# Best ever tip!!



## donurs (May 31, 2015)

Can anyone beat me on the tip I got last weekend? Would you consider it amusing, annoying or irritating?


----------



## NoDay (Jul 25, 2017)

Beat? When I was a waiter I've gotten $0.01 before.

While driving uber? I heard the coin drop in my jar and thought great a gd coin? Oh well... Come to find out it was a danish kroner. Completely useless unless i want to exchange it.


----------



## upyouruber (Jul 24, 2017)

donurs said:


> Can anyone beat me on the tip I got last weekend? Would you consider it amusing, annoying or irritating?
> 
> View attachment 152862


Not that I'm defending the PAX, but perhaps they made a mistake and thought they entered $1.00? Were they drunk, high etc?


----------



## donurs (May 31, 2015)

upyouruber said:


> Not that I'm defending the PAX, but perhaps they made a mistake and thought they entered $1.00? Were they drunk, high etc?


That's what I think happened - except the rider is so disconnected from reality that they can't see what they entered.
Just saying, what if they entered 100.00 instead. Bet they would notice that for sure!


----------



## ginseng41 (Nov 30, 2014)

I got a $0.01 one


----------



## Jerseyguy72 (Aug 15, 2016)




----------



## donurs (May 31, 2015)

Jerseyguy72 said:


> View attachment 156065


We should start a program to educate riders on the validity of the decimal point and let them know that we appreciate numbers before the decimal point rather than after!


----------



## Cableguynoe (Feb 14, 2017)

I have plans to go out and use Uber at pax this coming weekend. 
Definitely going to find out if entering 5 would come up as five cents rather than 5 dollars


----------



## wk1102 (Dec 25, 2015)

NoDay said:


> Beat? When I was a waiter I've gotten $0.01 before.
> 
> While driving uber? I heard the coin drop in my jar and thought great a gd coin? Oh well... Come to find out it was a danish kroner. Completely useless unless i want to exchange it.
> 
> View attachment 152898


That's $3.20.


----------



## NoDay (Jul 25, 2017)

I could spend that on parking at the airport, just going to exchange it.


----------



## Ezridax (Aug 3, 2017)

I found a penny in my back seat today! I'm counting that as a tip!


----------



## WeDreams (Sep 14, 2017)

Wtf I guess these people don't realize you know addresses of home and you can take a big shit inside the mailbox for them.


----------



## ShinyAndChrome (Aug 18, 2017)

Ezridax said:


> I found a penny in my back seat today! I'm counting that as a tip!

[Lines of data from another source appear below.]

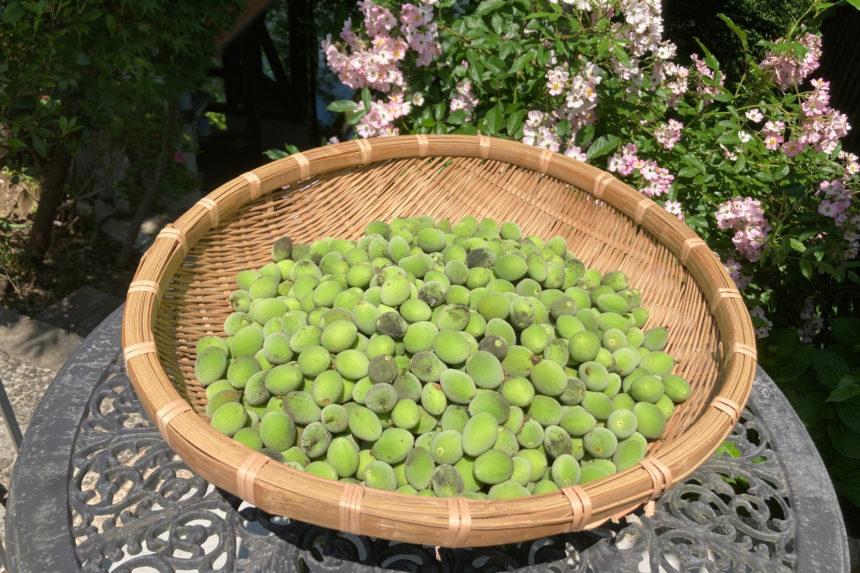 梅の実を収穫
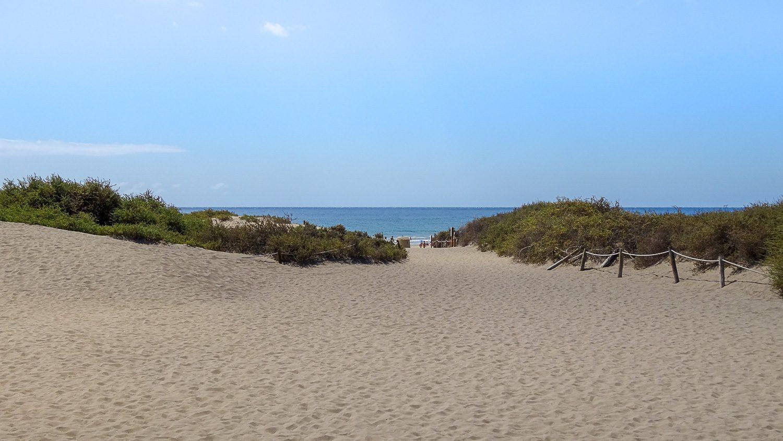 Неподалеку от дюн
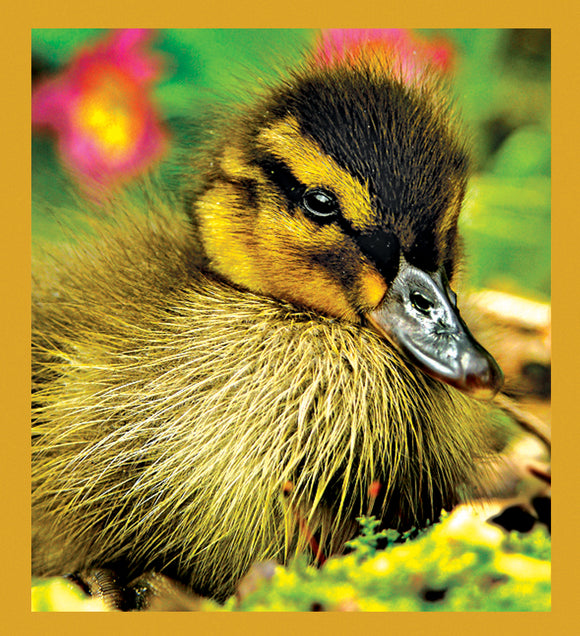 SKU : 06870 - Duckling - Magnetic Bookmark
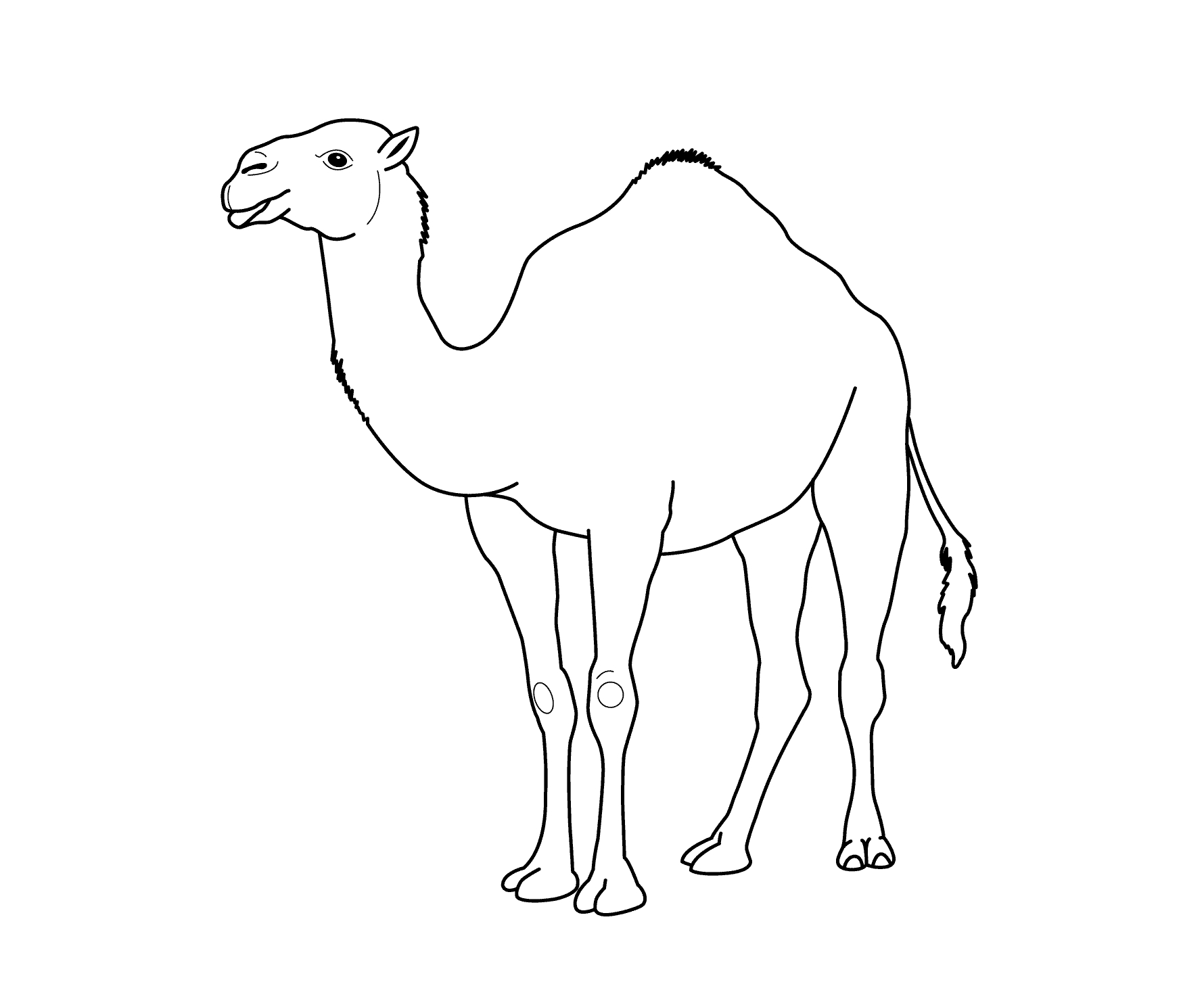 Coloring pages pencil and. Camel clipart colouring page
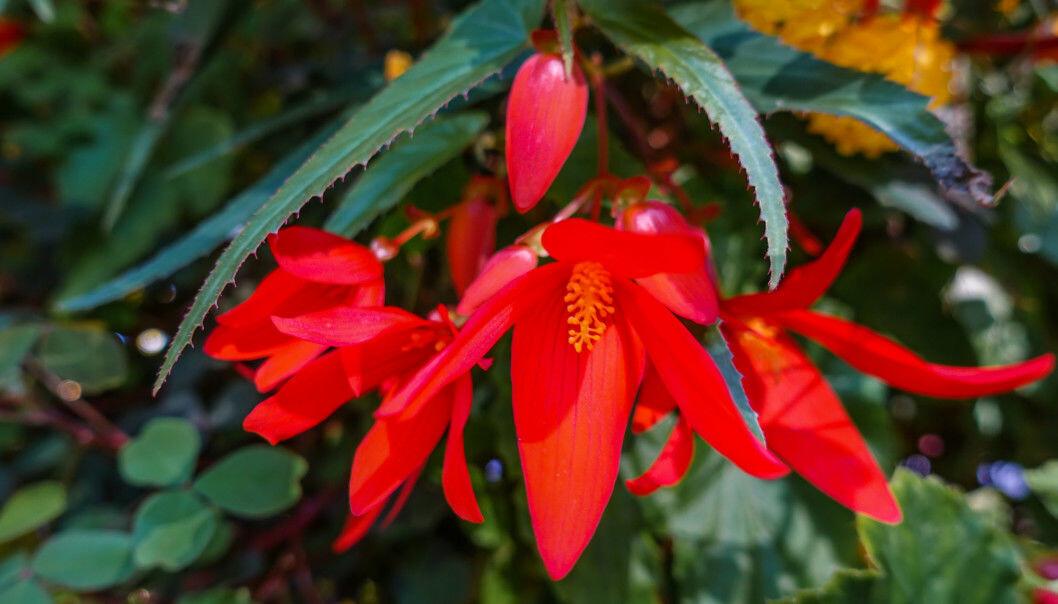 Årets sommarblomma 2020: Boliviabegonia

I found a closed water bottle, but I had no idea where it had been so no way I was going to drink from it. My kids didn't complain, though.


----------



## htboston (Feb 22, 2016)

Don't spend it all in one place.

Also, change their rating to 1 star and lie about it. They did this as a joke and you should return the favor!



Ezridax said:


> I found a penny in my back seat today! I'm counting that as a tip!


I miss the year 2000, lol


----------